The Magna Carta

26/08/2015


The Magna Carta

 

The Magna Carta, also known as ‘The Great Charter’ is one of the most famous documents in the world. Originally issued at Runnymede by King John of England (r.1199-1216) as a practical solution to the political crisis he faced in 1215, Magna Carta established for the first time, the principle that everybody, including the King, was subject to the law.

 

The document was a series of written promises between the King and his subjects. It provided that the King would govern England and deal with its people according to the customs of feudal law. Magna Carta was an attempt by the barons to stop a King – in this case John – abusing his power with the people of England suffering.

 

The agreement, made at Runnymede, placed several restrictions on the king’s future action, which he was bound to find humiliating.  John therefore sought, and quickly gained, the Pope’s agreement to annul Magna Carta. The conflict with the barons was only delayed, and it was in the course of pursuing it that John died the following year.

 

Ironically, it was John’s death that gave rise to the permanent place of his Magna Carta in English and world history. His son Henry III was too young to reign in person, and so to ensure peace and the stability of the Crown, it was decided to make an immediate issue of Magna Carta – the first of several reissues during the reign of Henry and of his son Edward I.

 

Only three of the original clauses in Magna Carta are still law today. One defends the freedom and rights of the English church, another confirms the liberties and customs of London and other towns, and the third paved the way for trial by jury by stating that no man could be arrested, imprisoned or have their possessions taken away except by “the lawful judgment of his equals or by the law of the land”.

 

Magna Carta continues to have a powerful iconic status in British society, being cited by politicians and lawyers in support of constitutional positions. In 2008, former member of the European Parliament, Tony Benn, made reference to the Magna Carta when commenting on the debate over whether to increase the maximum time terrorism suspects could be held without charge from 28 to 42 days.
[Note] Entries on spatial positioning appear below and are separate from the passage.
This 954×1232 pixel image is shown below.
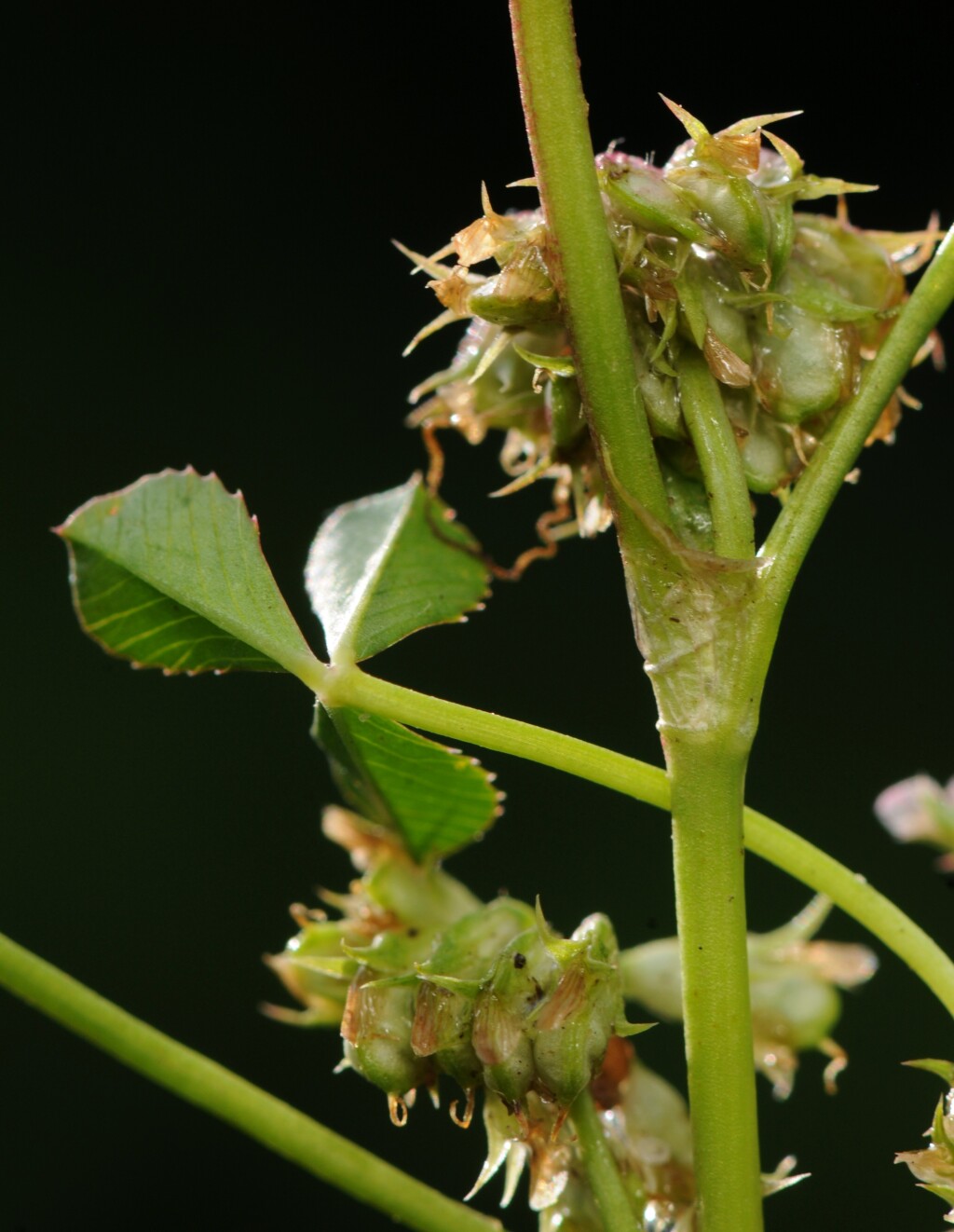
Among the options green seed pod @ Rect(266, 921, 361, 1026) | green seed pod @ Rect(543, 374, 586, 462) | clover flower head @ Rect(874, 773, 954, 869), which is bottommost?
green seed pod @ Rect(266, 921, 361, 1026)

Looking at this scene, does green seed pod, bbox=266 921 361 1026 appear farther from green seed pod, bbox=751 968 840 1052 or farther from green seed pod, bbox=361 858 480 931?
green seed pod, bbox=751 968 840 1052

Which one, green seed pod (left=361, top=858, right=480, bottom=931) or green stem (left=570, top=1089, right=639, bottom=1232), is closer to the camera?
green stem (left=570, top=1089, right=639, bottom=1232)


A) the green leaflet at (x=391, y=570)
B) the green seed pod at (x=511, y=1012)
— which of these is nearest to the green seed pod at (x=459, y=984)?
the green seed pod at (x=511, y=1012)

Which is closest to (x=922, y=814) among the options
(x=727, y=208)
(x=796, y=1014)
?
(x=796, y=1014)

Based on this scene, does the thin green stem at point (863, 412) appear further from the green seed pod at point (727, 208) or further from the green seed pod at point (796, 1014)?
the green seed pod at point (796, 1014)

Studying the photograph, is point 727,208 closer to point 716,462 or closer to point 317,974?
point 716,462

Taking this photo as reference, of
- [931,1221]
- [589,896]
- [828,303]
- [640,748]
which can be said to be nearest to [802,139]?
[640,748]

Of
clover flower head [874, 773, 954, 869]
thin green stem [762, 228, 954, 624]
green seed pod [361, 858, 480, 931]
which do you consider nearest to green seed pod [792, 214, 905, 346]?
thin green stem [762, 228, 954, 624]
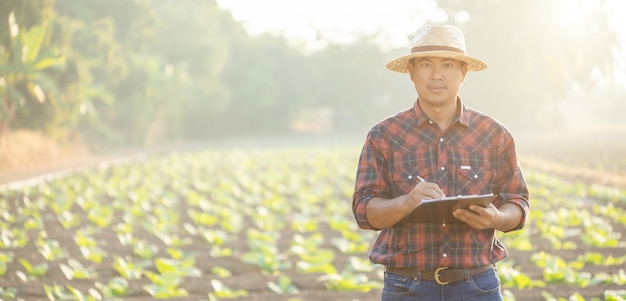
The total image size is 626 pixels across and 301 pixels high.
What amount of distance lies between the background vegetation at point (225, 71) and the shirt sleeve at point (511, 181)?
14.7 m

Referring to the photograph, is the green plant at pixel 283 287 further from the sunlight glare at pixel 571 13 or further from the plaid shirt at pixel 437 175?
the sunlight glare at pixel 571 13

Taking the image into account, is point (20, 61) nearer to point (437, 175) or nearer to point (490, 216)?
point (437, 175)

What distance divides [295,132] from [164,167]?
30886 mm

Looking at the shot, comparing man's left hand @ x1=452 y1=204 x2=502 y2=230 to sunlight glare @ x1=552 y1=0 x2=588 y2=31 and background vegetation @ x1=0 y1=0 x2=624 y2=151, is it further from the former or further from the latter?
sunlight glare @ x1=552 y1=0 x2=588 y2=31

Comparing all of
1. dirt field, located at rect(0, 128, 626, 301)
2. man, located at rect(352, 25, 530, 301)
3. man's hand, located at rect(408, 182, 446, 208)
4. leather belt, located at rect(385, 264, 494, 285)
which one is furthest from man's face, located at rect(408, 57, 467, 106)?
dirt field, located at rect(0, 128, 626, 301)

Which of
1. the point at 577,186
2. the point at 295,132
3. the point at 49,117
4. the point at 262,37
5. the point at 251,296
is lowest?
the point at 251,296

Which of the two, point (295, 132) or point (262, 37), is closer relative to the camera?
point (295, 132)

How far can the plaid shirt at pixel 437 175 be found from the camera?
292cm

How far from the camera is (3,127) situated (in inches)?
687

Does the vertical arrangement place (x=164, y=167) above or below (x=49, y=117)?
below

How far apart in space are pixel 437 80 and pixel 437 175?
338 mm

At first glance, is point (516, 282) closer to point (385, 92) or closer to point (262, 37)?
point (385, 92)

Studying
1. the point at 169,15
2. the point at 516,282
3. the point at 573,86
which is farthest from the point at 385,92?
the point at 516,282

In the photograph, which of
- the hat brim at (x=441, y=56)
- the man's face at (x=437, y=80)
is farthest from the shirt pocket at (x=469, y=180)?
the hat brim at (x=441, y=56)
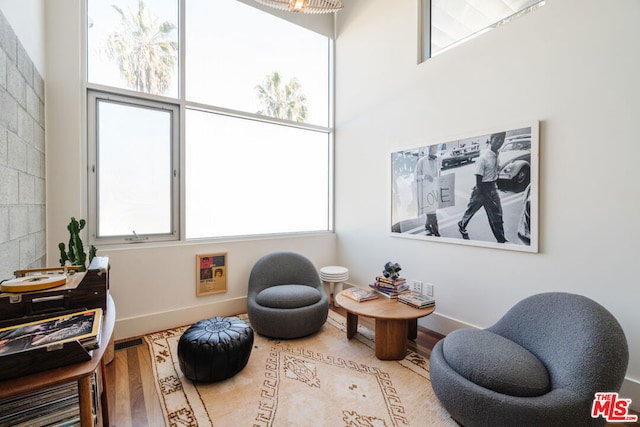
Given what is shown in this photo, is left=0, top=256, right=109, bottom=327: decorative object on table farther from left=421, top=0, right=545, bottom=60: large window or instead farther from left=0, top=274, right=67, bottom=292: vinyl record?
left=421, top=0, right=545, bottom=60: large window

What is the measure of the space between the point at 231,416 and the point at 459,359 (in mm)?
1419

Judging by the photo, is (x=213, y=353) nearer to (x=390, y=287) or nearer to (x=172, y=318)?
(x=172, y=318)

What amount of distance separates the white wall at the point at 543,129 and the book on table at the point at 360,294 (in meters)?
0.63

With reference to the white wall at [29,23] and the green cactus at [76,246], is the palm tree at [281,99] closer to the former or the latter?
the white wall at [29,23]

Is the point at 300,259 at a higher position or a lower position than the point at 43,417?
higher

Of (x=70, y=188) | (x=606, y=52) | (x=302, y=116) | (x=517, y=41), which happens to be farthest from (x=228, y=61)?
(x=606, y=52)

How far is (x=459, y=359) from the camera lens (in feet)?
5.62

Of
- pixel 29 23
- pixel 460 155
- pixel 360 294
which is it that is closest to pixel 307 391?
pixel 360 294

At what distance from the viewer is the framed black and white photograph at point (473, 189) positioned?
2.27 meters

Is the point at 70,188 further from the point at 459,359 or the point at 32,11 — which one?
the point at 459,359

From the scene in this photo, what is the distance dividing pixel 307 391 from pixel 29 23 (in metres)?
3.27

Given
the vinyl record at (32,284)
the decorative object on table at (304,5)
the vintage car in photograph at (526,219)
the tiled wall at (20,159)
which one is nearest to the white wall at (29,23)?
the tiled wall at (20,159)

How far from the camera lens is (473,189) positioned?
2.58 meters

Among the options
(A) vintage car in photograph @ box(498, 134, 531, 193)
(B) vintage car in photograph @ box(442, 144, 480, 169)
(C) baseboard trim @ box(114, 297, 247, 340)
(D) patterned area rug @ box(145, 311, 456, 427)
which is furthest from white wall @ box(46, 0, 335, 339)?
(A) vintage car in photograph @ box(498, 134, 531, 193)
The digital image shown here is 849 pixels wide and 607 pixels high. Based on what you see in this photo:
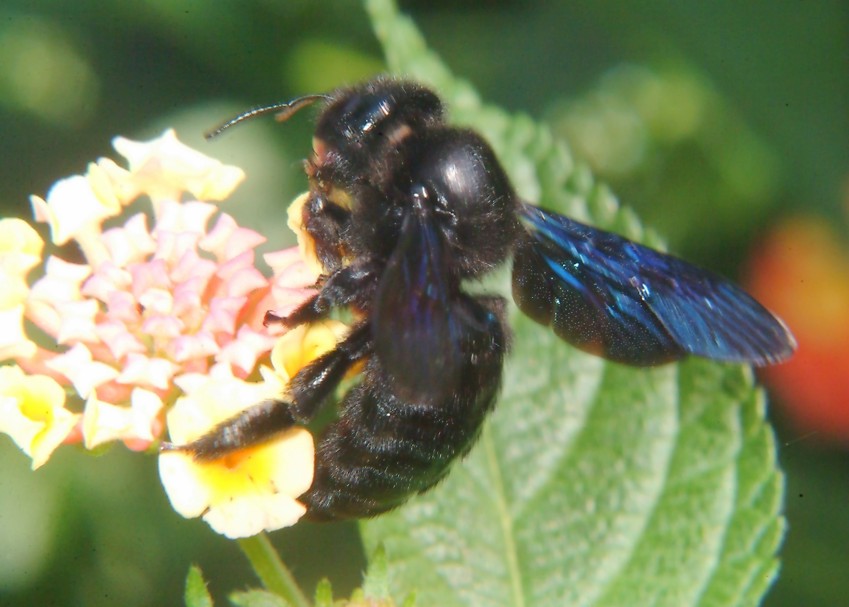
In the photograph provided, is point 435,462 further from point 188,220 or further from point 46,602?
point 46,602

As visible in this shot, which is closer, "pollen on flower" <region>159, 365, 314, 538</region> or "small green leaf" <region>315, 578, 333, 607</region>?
"pollen on flower" <region>159, 365, 314, 538</region>

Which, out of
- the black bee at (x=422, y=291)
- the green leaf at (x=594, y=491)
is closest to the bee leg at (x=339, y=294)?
the black bee at (x=422, y=291)

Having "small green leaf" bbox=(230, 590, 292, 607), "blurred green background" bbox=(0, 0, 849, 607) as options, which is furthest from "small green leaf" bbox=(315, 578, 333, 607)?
"blurred green background" bbox=(0, 0, 849, 607)

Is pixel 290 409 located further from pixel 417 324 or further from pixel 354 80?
pixel 354 80

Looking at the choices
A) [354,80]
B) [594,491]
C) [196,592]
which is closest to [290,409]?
[196,592]

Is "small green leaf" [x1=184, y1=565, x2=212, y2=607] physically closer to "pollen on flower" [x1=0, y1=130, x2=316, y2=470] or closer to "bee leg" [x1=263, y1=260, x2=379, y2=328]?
"pollen on flower" [x1=0, y1=130, x2=316, y2=470]

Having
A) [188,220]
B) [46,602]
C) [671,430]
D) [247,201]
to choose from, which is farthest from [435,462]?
[247,201]
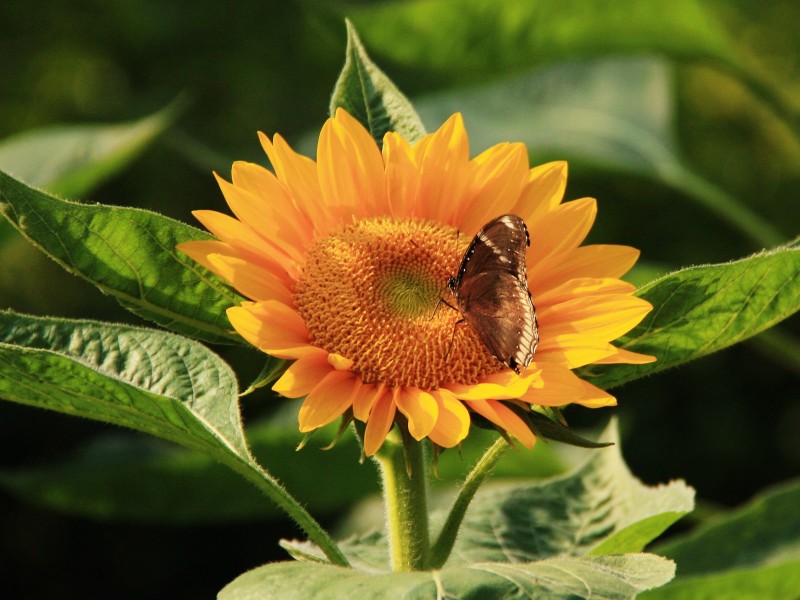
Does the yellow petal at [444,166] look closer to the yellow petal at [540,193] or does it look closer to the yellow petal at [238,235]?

He referred to the debate as “the day Magna Carta was repealed”.

 

The Magna Carta also placed limits on royal authority, and made clear that the monarch was not above the law, and this is still very much the case today.

 

For many, Magna Carta is still alive and well. It remains a bedrock of Britishness; the foundation of all that’s good about laws and liberties from Land’s End to John O’Groats.

 

The alternative view is that Magna Carta has been reduced to nothing but a symbol; a crumbling relic, redundant at law and in practice. The truth is probably somewhere in the middle.